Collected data
┄┄┄┄┄┄┄┄┄┄
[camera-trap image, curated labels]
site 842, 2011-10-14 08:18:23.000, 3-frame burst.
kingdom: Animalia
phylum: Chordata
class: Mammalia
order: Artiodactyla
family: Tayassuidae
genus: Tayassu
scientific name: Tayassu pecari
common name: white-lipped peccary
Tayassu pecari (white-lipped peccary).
┄┄┄┄┄┄┄┄┄┄
#### Task brief
Starting from the line that contains "phylum: Chordata", reproduce each line of the data exactly through the last one.

#### Response area
phylum: Chordata
class: Mammalia
order: Artiodactyla
family: Tayassuidae
genus: Tayassu
scientific name: Tayassu pecari
common name: white-lipped peccary
Tayassu pecari (white-lipped peccary).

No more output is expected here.